--- start of Records for this exercise ---

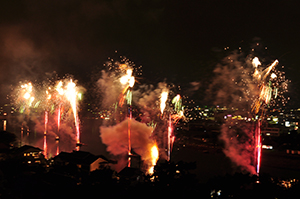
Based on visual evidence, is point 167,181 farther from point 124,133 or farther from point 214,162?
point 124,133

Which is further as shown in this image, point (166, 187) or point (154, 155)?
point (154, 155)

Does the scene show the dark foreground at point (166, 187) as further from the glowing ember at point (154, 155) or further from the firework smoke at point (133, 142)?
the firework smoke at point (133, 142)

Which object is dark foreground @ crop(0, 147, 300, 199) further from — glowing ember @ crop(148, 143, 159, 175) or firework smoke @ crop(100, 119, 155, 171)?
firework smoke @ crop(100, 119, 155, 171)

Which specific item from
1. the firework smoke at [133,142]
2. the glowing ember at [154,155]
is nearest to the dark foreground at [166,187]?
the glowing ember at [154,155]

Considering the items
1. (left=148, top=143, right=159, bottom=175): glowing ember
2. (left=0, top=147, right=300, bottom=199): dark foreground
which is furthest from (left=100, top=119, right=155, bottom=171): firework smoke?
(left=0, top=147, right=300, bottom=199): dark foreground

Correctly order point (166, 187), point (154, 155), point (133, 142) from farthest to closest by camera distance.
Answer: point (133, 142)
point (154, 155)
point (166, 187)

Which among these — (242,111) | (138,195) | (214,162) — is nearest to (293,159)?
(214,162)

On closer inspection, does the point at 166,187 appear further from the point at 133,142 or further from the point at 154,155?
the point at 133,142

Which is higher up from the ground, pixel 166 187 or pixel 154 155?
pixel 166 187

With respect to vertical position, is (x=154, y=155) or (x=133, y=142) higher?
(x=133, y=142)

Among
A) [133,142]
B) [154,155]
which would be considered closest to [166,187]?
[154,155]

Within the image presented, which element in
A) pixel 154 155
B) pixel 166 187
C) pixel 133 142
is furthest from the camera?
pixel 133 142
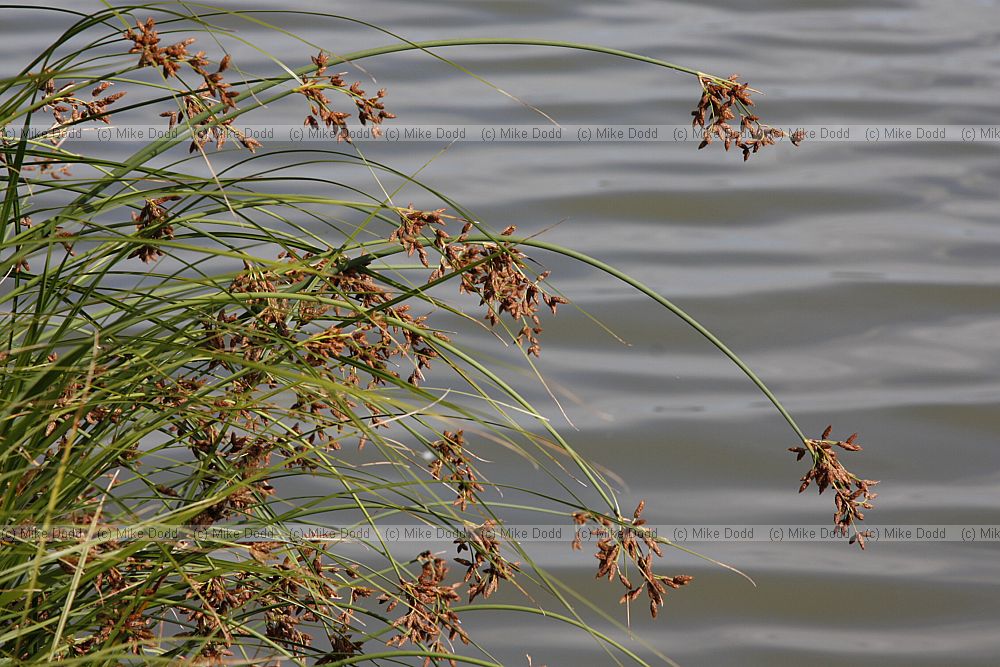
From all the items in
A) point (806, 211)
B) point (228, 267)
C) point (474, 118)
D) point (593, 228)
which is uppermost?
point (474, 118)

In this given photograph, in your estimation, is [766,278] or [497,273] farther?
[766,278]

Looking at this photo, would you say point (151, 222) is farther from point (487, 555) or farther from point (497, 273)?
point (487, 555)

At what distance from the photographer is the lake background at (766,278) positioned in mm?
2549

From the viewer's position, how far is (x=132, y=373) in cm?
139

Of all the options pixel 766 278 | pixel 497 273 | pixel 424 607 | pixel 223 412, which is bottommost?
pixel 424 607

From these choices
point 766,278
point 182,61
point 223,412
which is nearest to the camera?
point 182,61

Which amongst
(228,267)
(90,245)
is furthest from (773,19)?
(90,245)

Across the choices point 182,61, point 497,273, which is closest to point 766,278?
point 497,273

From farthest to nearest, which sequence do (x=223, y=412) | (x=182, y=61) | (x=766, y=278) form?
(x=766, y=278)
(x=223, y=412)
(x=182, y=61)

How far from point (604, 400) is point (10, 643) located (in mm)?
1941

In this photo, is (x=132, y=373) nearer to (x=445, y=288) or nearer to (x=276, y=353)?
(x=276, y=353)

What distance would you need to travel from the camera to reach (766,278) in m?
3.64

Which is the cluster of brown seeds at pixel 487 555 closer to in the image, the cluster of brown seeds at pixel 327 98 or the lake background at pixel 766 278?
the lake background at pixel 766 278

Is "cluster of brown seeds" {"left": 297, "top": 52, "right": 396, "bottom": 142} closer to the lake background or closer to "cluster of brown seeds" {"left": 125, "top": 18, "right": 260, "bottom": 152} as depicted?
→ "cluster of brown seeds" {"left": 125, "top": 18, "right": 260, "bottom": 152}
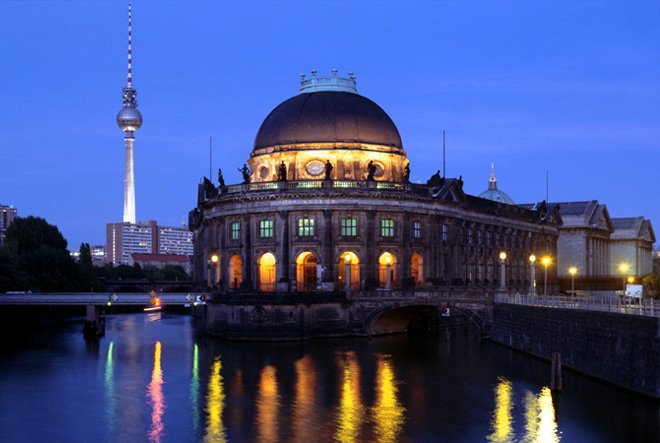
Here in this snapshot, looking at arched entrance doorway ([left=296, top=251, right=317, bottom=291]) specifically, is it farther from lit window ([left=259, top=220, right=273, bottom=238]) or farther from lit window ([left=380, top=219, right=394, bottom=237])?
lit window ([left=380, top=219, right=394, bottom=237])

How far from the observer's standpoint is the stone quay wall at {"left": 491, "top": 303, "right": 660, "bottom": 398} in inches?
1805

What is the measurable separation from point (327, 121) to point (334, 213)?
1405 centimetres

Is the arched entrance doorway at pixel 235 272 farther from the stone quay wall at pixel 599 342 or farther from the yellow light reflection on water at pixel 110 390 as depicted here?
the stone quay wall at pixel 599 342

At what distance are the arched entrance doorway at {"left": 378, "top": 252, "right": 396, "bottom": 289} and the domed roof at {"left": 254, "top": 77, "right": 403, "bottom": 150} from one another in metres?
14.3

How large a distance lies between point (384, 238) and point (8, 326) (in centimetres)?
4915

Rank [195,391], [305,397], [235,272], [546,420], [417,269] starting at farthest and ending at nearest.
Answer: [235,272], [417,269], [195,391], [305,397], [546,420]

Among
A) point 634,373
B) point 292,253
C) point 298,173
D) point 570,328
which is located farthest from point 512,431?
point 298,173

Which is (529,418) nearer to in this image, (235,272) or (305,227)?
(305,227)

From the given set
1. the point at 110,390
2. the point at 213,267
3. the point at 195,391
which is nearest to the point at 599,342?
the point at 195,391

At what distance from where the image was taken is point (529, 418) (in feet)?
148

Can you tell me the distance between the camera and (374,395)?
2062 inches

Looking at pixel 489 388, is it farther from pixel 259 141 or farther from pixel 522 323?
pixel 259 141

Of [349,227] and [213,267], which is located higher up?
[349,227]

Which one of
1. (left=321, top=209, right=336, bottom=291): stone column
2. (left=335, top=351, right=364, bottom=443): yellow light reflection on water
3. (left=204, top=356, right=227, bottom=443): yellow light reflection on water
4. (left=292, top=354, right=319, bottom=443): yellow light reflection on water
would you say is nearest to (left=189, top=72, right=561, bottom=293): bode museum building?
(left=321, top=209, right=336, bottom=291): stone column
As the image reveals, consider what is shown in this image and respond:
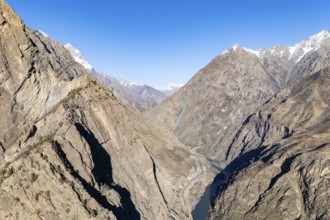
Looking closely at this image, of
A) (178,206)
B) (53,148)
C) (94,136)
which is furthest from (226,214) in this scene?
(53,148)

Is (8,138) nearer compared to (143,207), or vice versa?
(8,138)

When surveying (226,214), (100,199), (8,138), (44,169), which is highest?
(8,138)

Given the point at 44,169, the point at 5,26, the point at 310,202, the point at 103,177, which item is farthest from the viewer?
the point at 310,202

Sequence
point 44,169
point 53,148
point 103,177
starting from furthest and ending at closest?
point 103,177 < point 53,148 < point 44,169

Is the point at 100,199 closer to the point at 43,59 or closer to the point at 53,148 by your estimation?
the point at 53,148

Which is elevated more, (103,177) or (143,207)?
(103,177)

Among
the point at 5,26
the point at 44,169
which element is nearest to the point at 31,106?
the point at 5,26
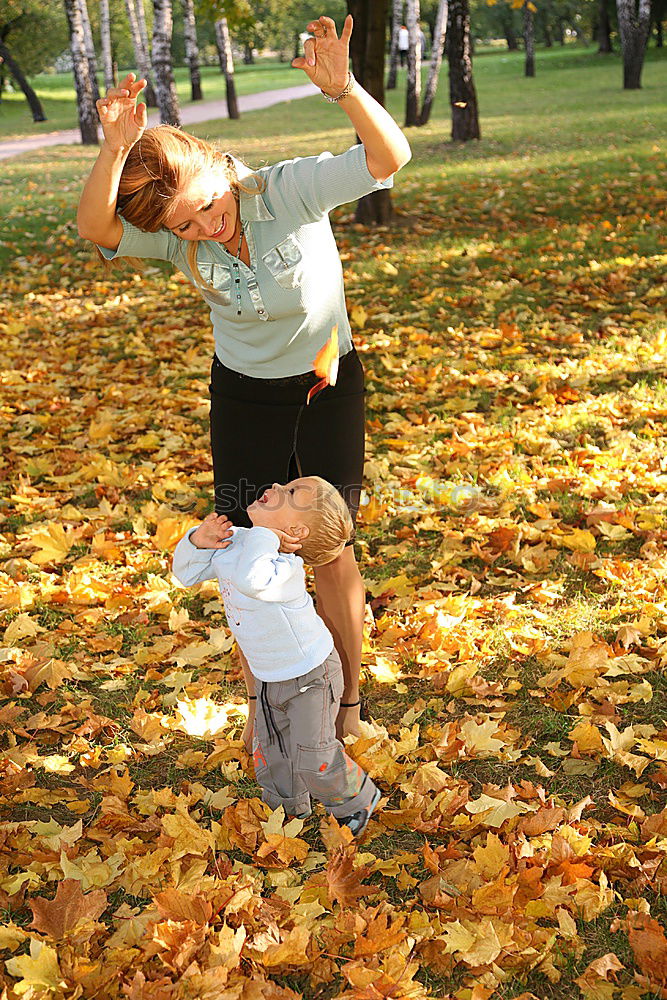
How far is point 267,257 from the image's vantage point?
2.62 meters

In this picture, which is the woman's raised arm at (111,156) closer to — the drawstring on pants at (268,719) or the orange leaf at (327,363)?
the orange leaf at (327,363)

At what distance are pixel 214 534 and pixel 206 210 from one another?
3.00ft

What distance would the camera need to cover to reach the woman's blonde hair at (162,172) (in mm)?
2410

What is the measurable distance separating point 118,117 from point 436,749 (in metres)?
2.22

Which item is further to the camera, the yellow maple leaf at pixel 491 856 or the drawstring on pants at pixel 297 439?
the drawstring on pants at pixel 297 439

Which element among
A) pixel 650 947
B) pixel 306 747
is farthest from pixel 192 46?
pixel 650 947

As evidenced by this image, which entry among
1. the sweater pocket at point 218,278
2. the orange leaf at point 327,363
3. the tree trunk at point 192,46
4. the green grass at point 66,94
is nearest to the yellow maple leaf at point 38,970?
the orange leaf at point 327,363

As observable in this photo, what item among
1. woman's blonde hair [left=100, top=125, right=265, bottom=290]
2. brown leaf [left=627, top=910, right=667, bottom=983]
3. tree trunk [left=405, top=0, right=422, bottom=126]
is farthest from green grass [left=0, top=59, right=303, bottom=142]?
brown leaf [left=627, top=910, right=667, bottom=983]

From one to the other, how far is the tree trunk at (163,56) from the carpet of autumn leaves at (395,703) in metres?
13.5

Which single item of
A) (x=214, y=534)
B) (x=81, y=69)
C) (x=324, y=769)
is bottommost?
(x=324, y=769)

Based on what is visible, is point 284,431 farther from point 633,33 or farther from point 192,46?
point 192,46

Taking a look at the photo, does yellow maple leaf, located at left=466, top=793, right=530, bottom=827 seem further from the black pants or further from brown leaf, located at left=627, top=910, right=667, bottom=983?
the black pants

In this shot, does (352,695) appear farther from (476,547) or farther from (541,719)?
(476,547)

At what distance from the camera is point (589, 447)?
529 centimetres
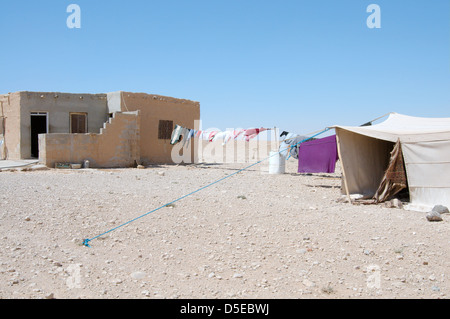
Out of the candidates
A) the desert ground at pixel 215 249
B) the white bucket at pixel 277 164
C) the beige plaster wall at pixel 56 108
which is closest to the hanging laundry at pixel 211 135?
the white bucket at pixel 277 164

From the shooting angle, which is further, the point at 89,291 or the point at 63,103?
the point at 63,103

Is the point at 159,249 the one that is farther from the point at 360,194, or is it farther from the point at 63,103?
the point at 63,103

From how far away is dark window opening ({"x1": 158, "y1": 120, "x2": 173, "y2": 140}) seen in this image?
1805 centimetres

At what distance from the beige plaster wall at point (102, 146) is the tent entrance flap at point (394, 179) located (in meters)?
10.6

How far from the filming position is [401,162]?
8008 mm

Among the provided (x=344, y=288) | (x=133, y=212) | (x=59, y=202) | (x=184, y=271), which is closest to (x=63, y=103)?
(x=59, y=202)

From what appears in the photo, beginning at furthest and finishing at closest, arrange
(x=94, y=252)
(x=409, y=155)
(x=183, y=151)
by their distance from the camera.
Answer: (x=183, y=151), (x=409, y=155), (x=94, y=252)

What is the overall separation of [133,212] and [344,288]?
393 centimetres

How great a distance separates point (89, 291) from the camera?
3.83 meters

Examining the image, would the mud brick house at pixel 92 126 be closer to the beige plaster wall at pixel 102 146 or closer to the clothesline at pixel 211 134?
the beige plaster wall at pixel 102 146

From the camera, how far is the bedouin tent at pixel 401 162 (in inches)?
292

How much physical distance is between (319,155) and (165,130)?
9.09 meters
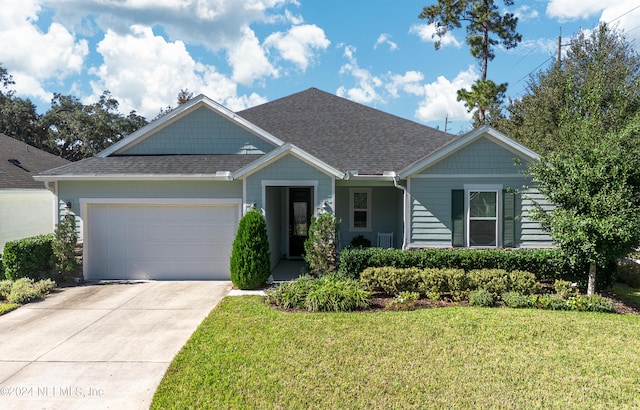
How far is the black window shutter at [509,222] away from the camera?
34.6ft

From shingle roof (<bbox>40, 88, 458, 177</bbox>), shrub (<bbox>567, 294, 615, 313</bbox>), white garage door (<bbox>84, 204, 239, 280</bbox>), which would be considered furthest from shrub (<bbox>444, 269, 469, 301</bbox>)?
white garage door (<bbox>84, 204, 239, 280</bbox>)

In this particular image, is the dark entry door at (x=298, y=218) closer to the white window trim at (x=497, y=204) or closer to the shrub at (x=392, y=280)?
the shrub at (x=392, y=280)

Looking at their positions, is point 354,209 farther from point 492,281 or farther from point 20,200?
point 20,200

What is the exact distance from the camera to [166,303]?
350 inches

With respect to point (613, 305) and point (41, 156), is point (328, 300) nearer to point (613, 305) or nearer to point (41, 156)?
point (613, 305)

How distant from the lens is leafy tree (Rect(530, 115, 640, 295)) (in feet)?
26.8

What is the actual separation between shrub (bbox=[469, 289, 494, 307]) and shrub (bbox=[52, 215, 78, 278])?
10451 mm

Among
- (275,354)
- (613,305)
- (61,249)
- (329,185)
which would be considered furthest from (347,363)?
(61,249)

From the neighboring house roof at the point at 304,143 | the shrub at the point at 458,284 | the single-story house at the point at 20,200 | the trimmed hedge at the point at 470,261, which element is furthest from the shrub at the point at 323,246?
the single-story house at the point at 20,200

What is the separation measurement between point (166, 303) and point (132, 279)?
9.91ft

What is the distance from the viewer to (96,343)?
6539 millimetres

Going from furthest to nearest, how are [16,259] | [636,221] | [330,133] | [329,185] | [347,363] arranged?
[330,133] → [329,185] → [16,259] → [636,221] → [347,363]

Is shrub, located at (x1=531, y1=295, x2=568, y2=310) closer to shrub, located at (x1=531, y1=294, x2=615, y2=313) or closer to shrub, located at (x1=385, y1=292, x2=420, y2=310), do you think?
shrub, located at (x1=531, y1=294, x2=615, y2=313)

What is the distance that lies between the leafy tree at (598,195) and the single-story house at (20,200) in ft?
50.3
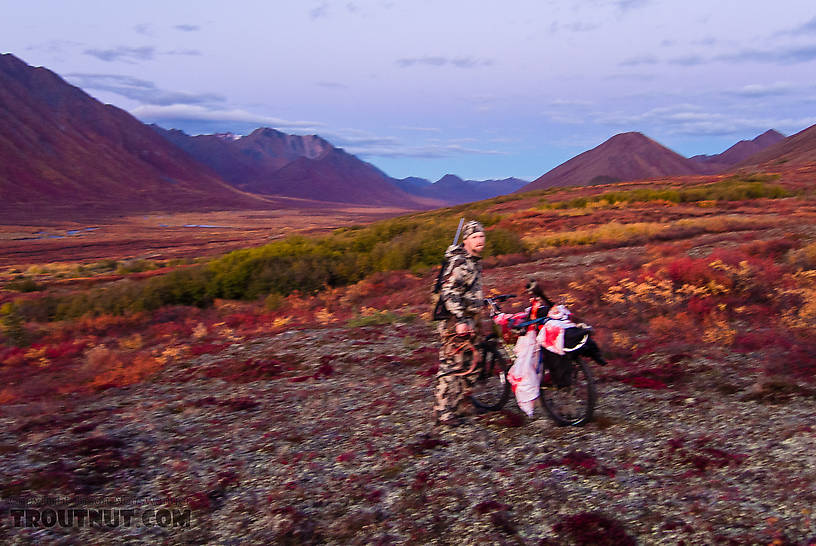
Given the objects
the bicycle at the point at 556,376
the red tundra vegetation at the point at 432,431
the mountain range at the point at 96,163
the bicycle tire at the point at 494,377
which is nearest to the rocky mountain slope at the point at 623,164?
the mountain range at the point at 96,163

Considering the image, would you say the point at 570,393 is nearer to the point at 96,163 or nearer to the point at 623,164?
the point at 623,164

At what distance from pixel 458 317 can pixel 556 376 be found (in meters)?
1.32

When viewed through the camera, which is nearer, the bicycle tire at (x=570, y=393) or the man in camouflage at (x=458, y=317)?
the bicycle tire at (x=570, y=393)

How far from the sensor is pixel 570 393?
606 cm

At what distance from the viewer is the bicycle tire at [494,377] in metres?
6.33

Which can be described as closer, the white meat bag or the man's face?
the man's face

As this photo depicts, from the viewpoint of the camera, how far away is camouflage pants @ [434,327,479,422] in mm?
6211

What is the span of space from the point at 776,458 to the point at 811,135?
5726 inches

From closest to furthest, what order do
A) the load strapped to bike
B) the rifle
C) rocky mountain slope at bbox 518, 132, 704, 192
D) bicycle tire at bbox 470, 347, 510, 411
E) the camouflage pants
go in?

--- end of Records for this exercise ---

Stated task ▸
Copy the lines above word for word, starting at the line that contains "What is the separation" and ending after the line that contains "[330,133] → [329,185]".

Completed exercise ▸
What is the separation measurement between point (166, 303) and point (132, 279)?
9.91ft

What is the distance from the viewer to (96,343)?
6539 millimetres

Going from furthest to nearest, how are [16,259] | [636,221] | [330,133] | [329,185] | [347,363] arranged?
[330,133] → [329,185] → [16,259] → [636,221] → [347,363]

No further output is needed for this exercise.